**What the exercise asks:** Swap "Hotel" for "Resort" wherever it appears in the items below, changing nothing else. Write the items out again without the pictures.

Short web captions:
*** Block opens ***

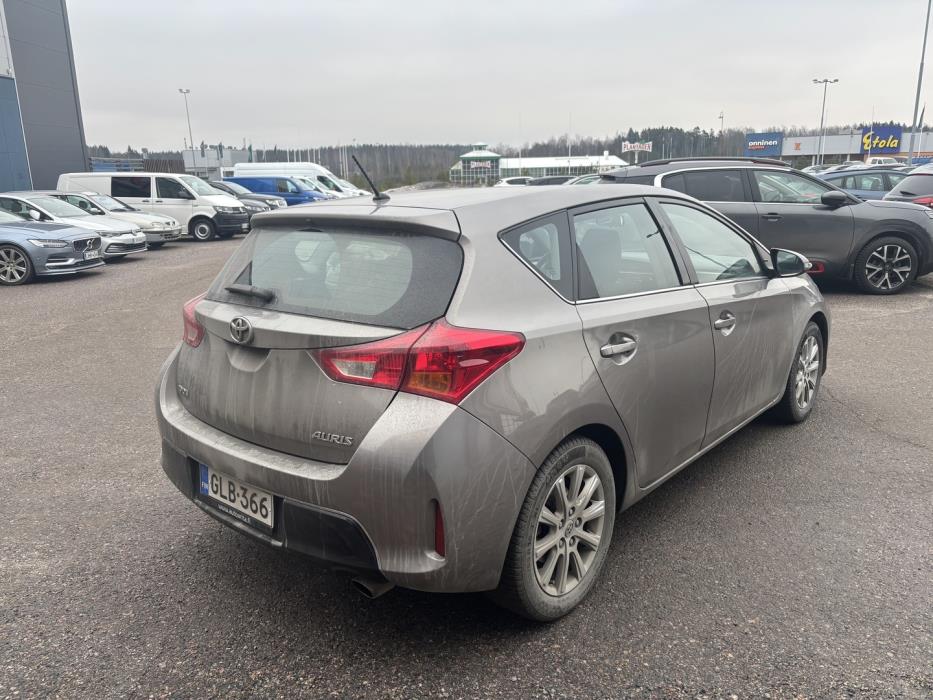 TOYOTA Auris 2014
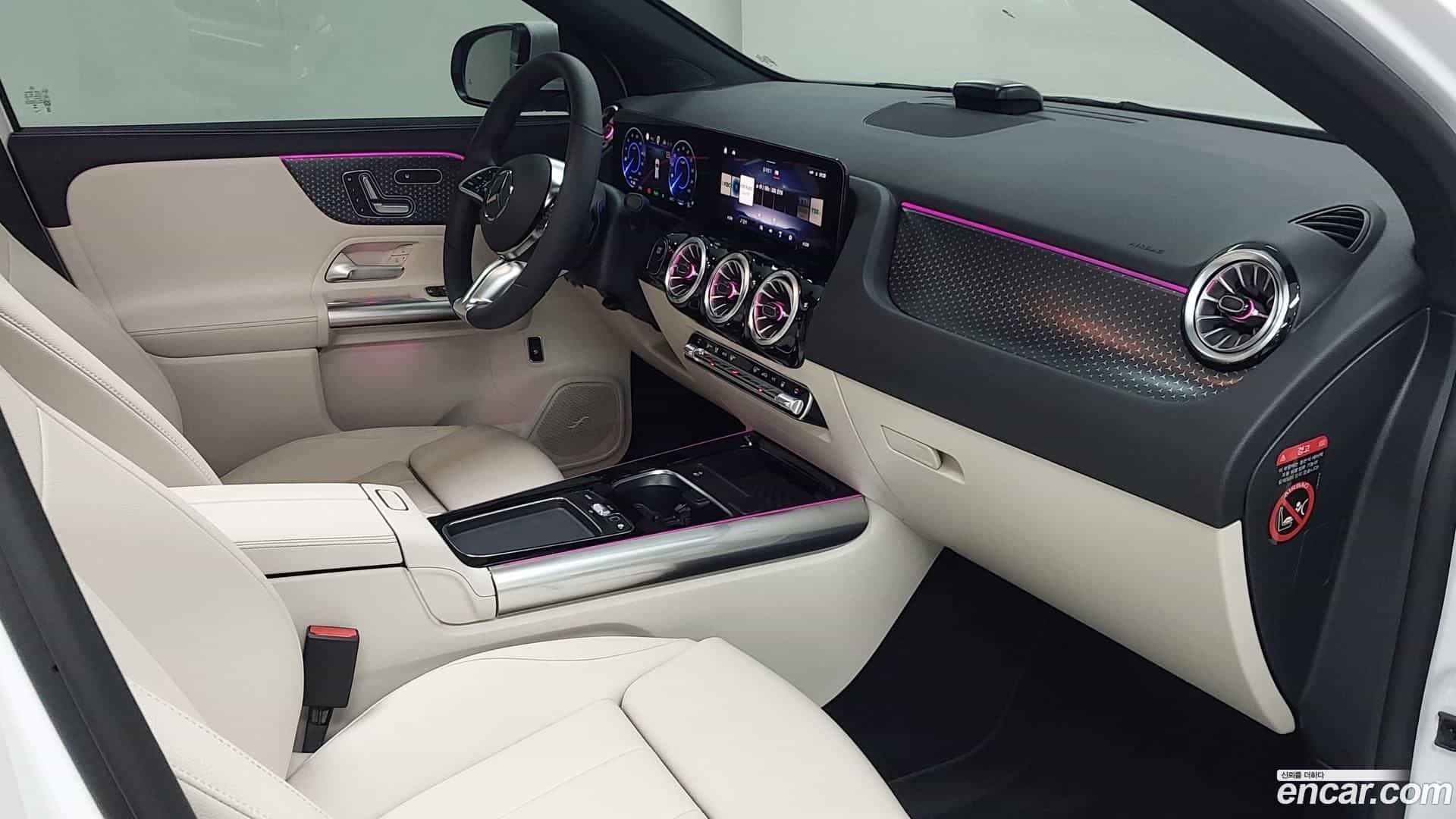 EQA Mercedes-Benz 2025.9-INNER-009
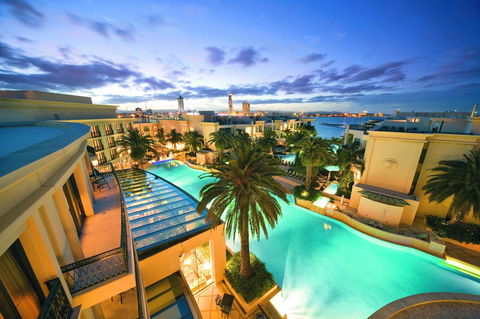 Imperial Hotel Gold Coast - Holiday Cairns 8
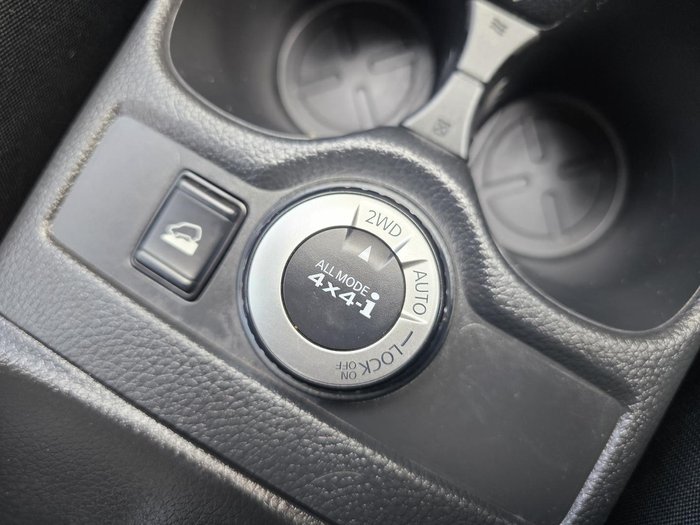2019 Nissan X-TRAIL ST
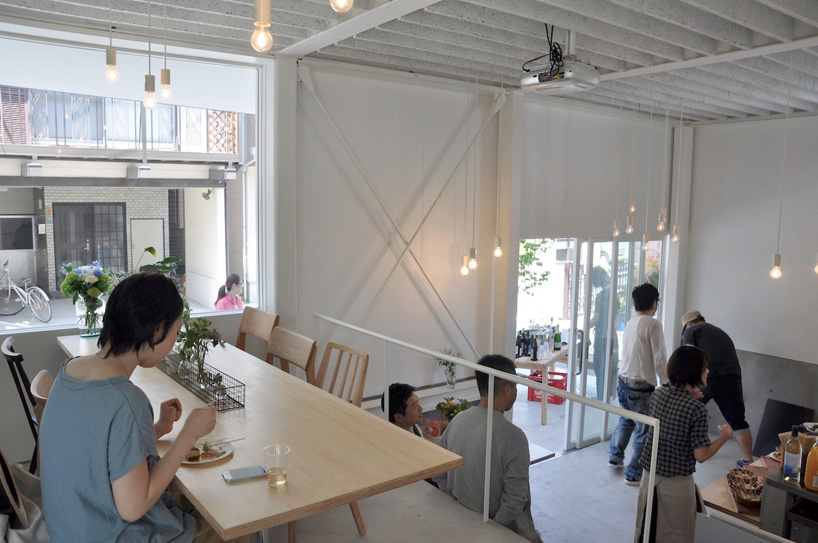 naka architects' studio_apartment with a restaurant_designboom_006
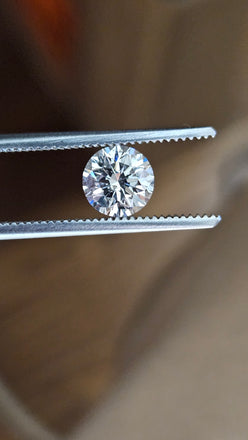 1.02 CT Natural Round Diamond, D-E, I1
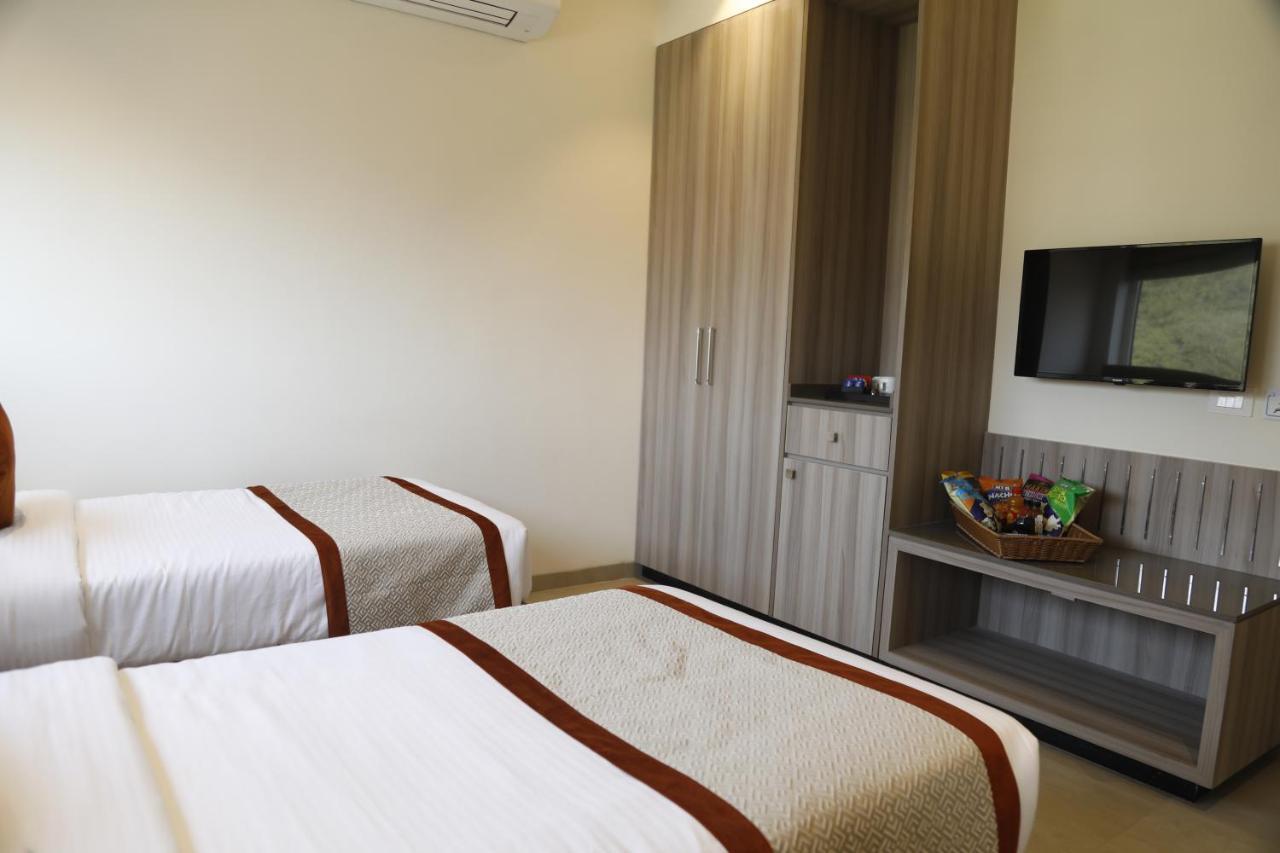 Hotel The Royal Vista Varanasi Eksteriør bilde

*** Block closes ***

**Written response:**
 TOYOTA Auris 2014
 EQA Mercedes-Benz 2025.9-INNER-009
 Imperial Resort Gold Coast - Holiday Cairns 8
2019 Nissan X-TRAIL ST
 naka architects' studio_apartment with a restaurant_designboom_006
 1.02 CT Natural Round Diamond, D-E, I1
 Resort The Royal Vista Varanasi Eksteriør bilde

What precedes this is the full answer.